— Start SOURCE DATA —

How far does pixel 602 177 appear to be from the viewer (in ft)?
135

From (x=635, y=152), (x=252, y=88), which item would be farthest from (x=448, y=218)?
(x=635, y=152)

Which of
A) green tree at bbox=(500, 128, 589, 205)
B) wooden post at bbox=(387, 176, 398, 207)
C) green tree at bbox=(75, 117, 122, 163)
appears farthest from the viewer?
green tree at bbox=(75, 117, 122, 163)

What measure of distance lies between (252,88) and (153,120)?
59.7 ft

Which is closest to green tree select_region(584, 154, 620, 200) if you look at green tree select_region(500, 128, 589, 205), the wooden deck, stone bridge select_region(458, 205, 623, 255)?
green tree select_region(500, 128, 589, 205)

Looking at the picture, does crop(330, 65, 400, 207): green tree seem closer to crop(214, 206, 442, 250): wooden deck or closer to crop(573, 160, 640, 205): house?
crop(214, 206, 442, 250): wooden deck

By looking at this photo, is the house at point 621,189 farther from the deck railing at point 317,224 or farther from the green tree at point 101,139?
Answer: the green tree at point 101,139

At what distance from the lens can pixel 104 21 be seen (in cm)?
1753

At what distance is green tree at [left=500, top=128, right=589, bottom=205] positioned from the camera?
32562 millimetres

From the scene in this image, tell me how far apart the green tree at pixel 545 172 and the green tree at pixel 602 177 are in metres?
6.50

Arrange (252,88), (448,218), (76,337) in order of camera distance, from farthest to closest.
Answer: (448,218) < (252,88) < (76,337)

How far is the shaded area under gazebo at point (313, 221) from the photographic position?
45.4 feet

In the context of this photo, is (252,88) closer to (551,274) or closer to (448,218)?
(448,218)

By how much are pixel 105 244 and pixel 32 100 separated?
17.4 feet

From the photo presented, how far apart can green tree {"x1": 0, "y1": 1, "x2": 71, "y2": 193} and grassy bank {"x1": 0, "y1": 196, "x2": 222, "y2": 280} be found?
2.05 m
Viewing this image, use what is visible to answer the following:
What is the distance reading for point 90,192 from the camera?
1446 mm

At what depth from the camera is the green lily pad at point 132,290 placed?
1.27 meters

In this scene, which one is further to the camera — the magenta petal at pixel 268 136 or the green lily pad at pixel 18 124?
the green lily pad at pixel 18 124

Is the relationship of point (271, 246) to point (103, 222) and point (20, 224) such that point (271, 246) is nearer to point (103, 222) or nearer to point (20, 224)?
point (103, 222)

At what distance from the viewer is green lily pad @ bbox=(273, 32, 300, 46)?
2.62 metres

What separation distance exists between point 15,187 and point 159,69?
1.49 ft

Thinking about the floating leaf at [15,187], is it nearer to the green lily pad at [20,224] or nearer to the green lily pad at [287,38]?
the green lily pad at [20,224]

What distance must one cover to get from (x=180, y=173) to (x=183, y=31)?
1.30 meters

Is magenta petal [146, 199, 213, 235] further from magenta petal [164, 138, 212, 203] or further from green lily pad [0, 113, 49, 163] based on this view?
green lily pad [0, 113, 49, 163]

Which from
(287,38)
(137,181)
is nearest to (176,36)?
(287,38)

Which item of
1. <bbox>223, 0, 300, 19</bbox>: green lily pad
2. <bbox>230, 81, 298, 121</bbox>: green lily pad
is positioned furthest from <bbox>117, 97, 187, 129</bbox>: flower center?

— End SOURCE DATA —

_SET PROBLEM_. Exactly as written above, please repeat the entries.

_RESULT OF THE EXERCISE_.
How far does pixel 602 177 appear to be from the viewer (in ft)?
135

From (x=635, y=152), (x=252, y=88), which item would be farthest from (x=448, y=218)?
(x=635, y=152)

Which of
A) green tree at bbox=(500, 128, 589, 205)
B) wooden post at bbox=(387, 176, 398, 207)
C) green tree at bbox=(75, 117, 122, 163)
appears farthest from the viewer?
green tree at bbox=(75, 117, 122, 163)

What measure of distance lies between (252,88) and (153,120)?
59.7 ft

Which is closest to green tree select_region(584, 154, 620, 200) if you look at green tree select_region(500, 128, 589, 205), the wooden deck, stone bridge select_region(458, 205, 623, 255)?
green tree select_region(500, 128, 589, 205)

Looking at the picture, does crop(330, 65, 400, 207): green tree seem closer to crop(214, 206, 442, 250): wooden deck or closer to crop(573, 160, 640, 205): house?
crop(214, 206, 442, 250): wooden deck

By looking at this photo, is the house at point 621,189 farther from the deck railing at point 317,224 or farther from the green tree at point 101,139?
Answer: the green tree at point 101,139

At what distance from the lens can pixel 104 21 be seen (in cm)?
1753

At what distance is green tree at [left=500, top=128, right=589, bottom=205] positioned from the camera?
32562 millimetres

From the scene in this image, tell me how far apart the green tree at pixel 545 172 and the green tree at pixel 602 177 are in metres?
6.50

Arrange (252,88), (448,218), (76,337) in order of camera distance, from farthest to closest.
Answer: (448,218) < (252,88) < (76,337)

How far is the shaded area under gazebo at point (313, 221) from the photographic position?
45.4 feet

In the context of this photo, is (252,88) closer to (551,274) or closer to (448,218)?
(448,218)

By how much are pixel 105 244 and pixel 32 100 separated?
17.4 feet

From the photo presented, how far apart can green tree {"x1": 0, "y1": 1, "x2": 71, "y2": 193} and grassy bank {"x1": 0, "y1": 196, "x2": 222, "y2": 280} be found?
2.05 m
Viewing this image, use what is visible to answer the following:
What is the distance reading for point 90,192 from the camera?
1446 mm

At what depth from the camera is the green lily pad at point 132,290 placed?
1.27 meters

In this scene, which one is further to the camera — the magenta petal at pixel 268 136 or the green lily pad at pixel 18 124?
the green lily pad at pixel 18 124

Is the relationship of point (271, 246) to point (103, 222) and point (20, 224) such that point (271, 246) is nearer to point (103, 222) or nearer to point (20, 224)?
point (103, 222)

At what distance from the viewer is green lily pad @ bbox=(273, 32, 300, 46)?
2.62 metres

What separation distance exists between point 15,187 and point 159,69?
1.49 ft

Thinking about the floating leaf at [15,187], is it nearer to the green lily pad at [20,224] or nearer to the green lily pad at [287,38]?
the green lily pad at [20,224]

What distance must one cover to get from (x=180, y=173) to (x=183, y=31)?
1.30 meters

Is magenta petal [146, 199, 213, 235] further from magenta petal [164, 138, 212, 203] or further from green lily pad [0, 113, 49, 163] based on this view?
green lily pad [0, 113, 49, 163]

Which from
(287,38)
(137,181)
is nearest to (176,36)?
(287,38)

Which item of
1. <bbox>223, 0, 300, 19</bbox>: green lily pad
2. <bbox>230, 81, 298, 121</bbox>: green lily pad
is positioned furthest from <bbox>117, 97, 187, 129</bbox>: flower center?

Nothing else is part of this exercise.